* _Problem details_: Retype the stretch of the US dollar outlook from "6 – 12 Month" through "expected USD rally.".

* _Provided text_:
----------

April 3rd, 2008 · No Comments

1 – 3 Month Outlook: Looking for a bottom

The next 1-3 months are critical for USD as the intense challenges facing the US economy are coming to a head. The Federal Reserve, and its global central bank partners, might have done enough to avert a financial calamity, but it is no time to declare victory. Instead, the Fed has to quickly turn its attention back to the intense downside risks from the housing market on the broader US economy. In particular, the sharp decline in US home prices continues unabated, present a distinct downside risk to US household wealth, which has been boosted by buoyant housing prices in recent years. This has clearly weighed heavily on US consumer confidence. The Conference Board’s confidence measure tends to be more sensitive to the broader macroeconomy, so its slide to 64.5 (cons: 73.5) in March clearly reflects the nervousness of consumers, who represent almost 72% of the US economy. The US economy thus still faces clear downside risks, and the Fed is struggling to manage these risks as its efforts to kickstart an economic rebound are not having any traction yet, as the financial sector has absorbed the liquidity injected rather than passing it on to Main Street. So long as these concerns are dominant, USD continues to face downside risks. That said, the steepness of the US yield curve does suggest
that the worst is hopefully almost over, setting the stage for a USD recovery that might begin during Q2. And, starting in early May US$600/person, US$1200/family cheques related to the stimulus package will start arriving.

6 – 12 Month Outlook: Expecting a Rebound

The 6-12 month outlook is for USD to enter a sustained upturn after a more than 5-year bear market. The shape of that recovery will depend critically on the Fed’s success in bolstering the confidence of the US consumer ensuring that the downturn is as short and shallow as possible. The presidential election to be held on Nov 7 presents a challenge to a rebound in sentiment. The Democrats will pounce on economic weakness to try to wrest control of the White House particularly if the race for the Presidency stays close through the Summer. This risks sparking an increase in protectionist rhetoric in the US, although this will likely only to increase the choppiness of an expected USD rally.

----------

(Lines from a set of spatial questions)
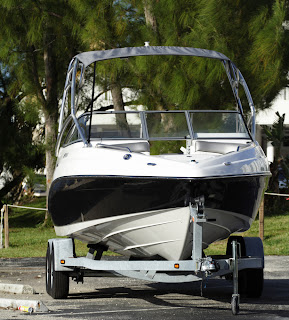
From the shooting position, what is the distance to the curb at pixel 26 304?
8.12m

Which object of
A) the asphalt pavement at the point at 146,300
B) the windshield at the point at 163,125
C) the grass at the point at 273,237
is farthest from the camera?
the grass at the point at 273,237

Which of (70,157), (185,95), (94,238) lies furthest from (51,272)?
(185,95)

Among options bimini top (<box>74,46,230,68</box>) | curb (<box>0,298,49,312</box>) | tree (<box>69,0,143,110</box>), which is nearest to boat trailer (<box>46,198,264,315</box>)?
curb (<box>0,298,49,312</box>)

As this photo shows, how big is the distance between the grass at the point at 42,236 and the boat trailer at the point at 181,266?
5.48m

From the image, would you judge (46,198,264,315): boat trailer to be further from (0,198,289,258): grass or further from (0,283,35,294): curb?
(0,198,289,258): grass

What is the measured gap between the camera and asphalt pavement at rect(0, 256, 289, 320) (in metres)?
8.10

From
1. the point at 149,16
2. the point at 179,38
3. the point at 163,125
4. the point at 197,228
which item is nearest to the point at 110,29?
the point at 149,16

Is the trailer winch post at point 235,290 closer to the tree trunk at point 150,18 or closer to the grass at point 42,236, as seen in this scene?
the grass at point 42,236

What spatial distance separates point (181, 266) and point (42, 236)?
13853 millimetres

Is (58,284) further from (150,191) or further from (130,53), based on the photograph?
(130,53)

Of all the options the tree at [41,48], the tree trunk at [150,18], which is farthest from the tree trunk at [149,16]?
the tree at [41,48]

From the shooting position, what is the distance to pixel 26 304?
8.14m

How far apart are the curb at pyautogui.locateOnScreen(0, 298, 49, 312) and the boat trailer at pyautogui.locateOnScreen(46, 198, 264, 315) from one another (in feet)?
2.14

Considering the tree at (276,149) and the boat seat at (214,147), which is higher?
the boat seat at (214,147)
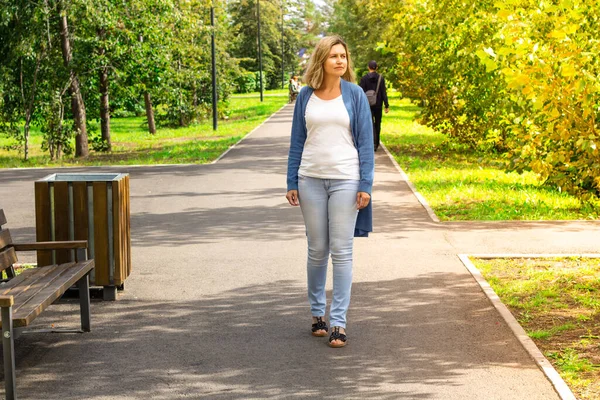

----------

* _Response to the task_:
6 – 12 Month Outlook: Expecting a Rebound

The 6-12 month outlook is for USD to enter a sustained upturn after a more than 5-year bear market. The shape of that recovery will depend critically on the Fed’s success in bolstering the confidence of the US consumer ensuring that the downturn is as short and shallow as possible. The presidential election to be held on Nov 7 presents a challenge to a rebound in sentiment. The Democrats will pounce on economic weakness to try to wrest control of the White House particularly if the race for the Presidency stays close through the Summer. This risks sparking an increase in protectionist rhetoric in the US, although this will likely only to increase the choppiness of an expected USD rally.